The scripts for general preprocessing as well as database interaction are both located in the data_preparation directory. The raw data and also the preprocessed data file that has ultimately been uploaded to the database are found in the data directory.
All sources for this data are publically available. Here is a list of the resources used for the different information content:
- German surnames: Most frequent German Surnames from Wiktionary
- German given names: Most frequent male and female given names in Germany from Wiktionary
- Street names: These are street names from the hanseatic city of Rostock, made available as open data here
- Zip codes: from opendatasoft
- Additional information for each zip, such as city name, longitude, latitude etc. using this public API
- Rough bounding box information for Avacon Netz service area: netzgebiete.avacon.de
Data structure
The above data is used to randomly generate a user-specified number of customers. Currently, a number of 1000 customers were generated. Customer information includes:
- Given name and surname
- Street name, house number, zip code and city
- Two meter IDs per customer: one for a natural gas meter, one for an electricity meter
- Each customer has between 1 and 10 (also chosen randomly) meter readings, which include:
- The date at which the reading was obtained
- The value that was read from the meter
- For simplicity, I assumed that both electricity and gas meter readings are always occurring in pairs (i.e. there is no customer that just reads electricity meter values or just natural gas meter values)

● **Requirements**
Continue the text above on generating synthetic customer data, picking up right after its final sentence.

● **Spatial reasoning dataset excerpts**
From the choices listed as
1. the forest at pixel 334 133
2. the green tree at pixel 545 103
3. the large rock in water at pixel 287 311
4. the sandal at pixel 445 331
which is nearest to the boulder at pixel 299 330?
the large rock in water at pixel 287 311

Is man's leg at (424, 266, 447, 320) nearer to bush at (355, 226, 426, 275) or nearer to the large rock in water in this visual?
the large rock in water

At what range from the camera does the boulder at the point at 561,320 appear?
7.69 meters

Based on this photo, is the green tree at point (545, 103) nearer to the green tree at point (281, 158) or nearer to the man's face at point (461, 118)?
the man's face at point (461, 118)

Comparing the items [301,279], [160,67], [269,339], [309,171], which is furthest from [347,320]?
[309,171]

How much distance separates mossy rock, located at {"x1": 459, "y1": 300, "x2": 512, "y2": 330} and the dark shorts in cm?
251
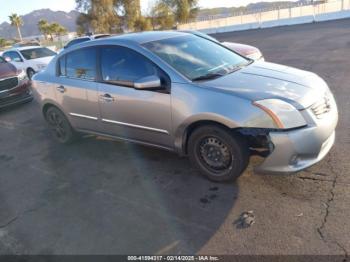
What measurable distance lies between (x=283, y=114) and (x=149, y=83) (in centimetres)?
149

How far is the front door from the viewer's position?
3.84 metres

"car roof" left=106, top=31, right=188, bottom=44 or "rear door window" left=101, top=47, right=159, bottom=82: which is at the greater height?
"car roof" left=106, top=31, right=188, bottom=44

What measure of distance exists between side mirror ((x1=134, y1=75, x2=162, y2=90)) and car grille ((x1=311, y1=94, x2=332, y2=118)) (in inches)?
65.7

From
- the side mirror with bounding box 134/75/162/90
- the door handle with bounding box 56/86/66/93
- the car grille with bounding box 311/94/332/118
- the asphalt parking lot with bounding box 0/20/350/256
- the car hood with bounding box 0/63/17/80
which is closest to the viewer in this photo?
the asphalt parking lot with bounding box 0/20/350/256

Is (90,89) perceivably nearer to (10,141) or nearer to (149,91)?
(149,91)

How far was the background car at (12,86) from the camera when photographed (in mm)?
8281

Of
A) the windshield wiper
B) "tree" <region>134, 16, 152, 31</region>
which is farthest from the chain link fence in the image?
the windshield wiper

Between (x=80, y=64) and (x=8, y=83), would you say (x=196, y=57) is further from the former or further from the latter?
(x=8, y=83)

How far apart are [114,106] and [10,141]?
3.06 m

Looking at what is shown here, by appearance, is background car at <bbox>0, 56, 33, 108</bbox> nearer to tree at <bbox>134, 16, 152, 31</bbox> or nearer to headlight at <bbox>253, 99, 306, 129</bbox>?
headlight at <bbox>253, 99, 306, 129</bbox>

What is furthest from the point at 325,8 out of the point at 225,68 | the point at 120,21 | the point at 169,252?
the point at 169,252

---

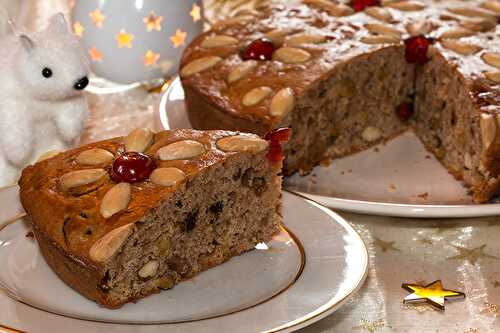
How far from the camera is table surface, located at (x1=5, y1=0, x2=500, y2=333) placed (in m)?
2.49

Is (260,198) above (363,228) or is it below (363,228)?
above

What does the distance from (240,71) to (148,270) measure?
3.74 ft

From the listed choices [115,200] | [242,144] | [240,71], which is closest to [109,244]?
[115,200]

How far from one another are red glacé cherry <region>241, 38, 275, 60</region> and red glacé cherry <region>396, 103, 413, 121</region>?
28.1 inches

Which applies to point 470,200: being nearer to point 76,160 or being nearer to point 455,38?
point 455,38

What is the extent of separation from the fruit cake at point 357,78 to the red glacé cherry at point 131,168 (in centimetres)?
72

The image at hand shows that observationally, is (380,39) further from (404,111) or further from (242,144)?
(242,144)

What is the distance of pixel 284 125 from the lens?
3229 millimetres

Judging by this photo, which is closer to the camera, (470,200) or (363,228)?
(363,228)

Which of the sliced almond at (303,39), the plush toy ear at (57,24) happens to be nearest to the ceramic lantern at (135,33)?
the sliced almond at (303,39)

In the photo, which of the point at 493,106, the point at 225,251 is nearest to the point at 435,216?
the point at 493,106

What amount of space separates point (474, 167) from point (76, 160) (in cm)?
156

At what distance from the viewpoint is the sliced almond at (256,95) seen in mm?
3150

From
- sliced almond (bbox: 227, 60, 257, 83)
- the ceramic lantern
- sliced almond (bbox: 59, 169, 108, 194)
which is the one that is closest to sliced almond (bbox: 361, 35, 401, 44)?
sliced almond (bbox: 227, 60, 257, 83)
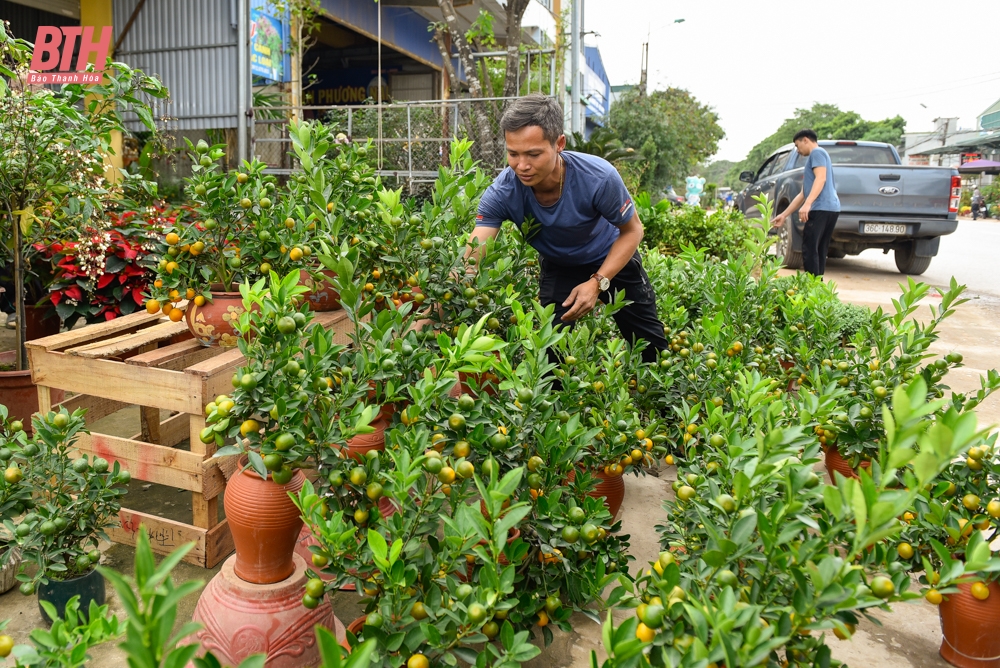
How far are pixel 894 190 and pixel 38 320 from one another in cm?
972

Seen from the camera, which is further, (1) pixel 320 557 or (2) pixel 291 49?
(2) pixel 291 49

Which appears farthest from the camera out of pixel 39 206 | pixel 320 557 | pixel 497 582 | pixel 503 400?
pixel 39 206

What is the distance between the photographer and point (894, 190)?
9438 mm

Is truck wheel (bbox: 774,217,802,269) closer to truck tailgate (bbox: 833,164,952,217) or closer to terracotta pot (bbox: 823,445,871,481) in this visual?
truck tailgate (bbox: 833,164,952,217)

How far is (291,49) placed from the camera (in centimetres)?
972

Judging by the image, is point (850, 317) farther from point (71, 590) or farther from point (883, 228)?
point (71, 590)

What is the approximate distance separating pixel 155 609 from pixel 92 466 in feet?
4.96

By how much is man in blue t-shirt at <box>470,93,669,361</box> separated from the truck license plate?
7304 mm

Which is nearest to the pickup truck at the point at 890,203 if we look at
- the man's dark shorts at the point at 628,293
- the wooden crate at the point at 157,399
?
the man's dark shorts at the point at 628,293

● **Exercise response**
The customers, meters and address data are generated and uploaded to the SQL database. The ERD of the database looks like this:
Customers have a first name and a last name and reference other tables only by gas and electricity meter IDs. I preferred this to addresses because there are multiple households (and meters) at one address so meter IDs seemed the more natural choice.
Meters have a signature, which also works like an ID. It is a string in the format W.XXX.YYY.Z Where W, X, Y and Z are digits from 1 to 9. The MeterType has the value GAS for gas meters and ELT for electricity meters. Each Meter is located at a certain address and is therefore linked to the Addresses table by an AddressID.
The Addresses table contains street name, house number, city, zip and geo information.
Finally, the Readings table stores the data of the meter values read by the customers. Each reading is done by a unique customer from a unique meter and contains the date and the value that was read off the meter.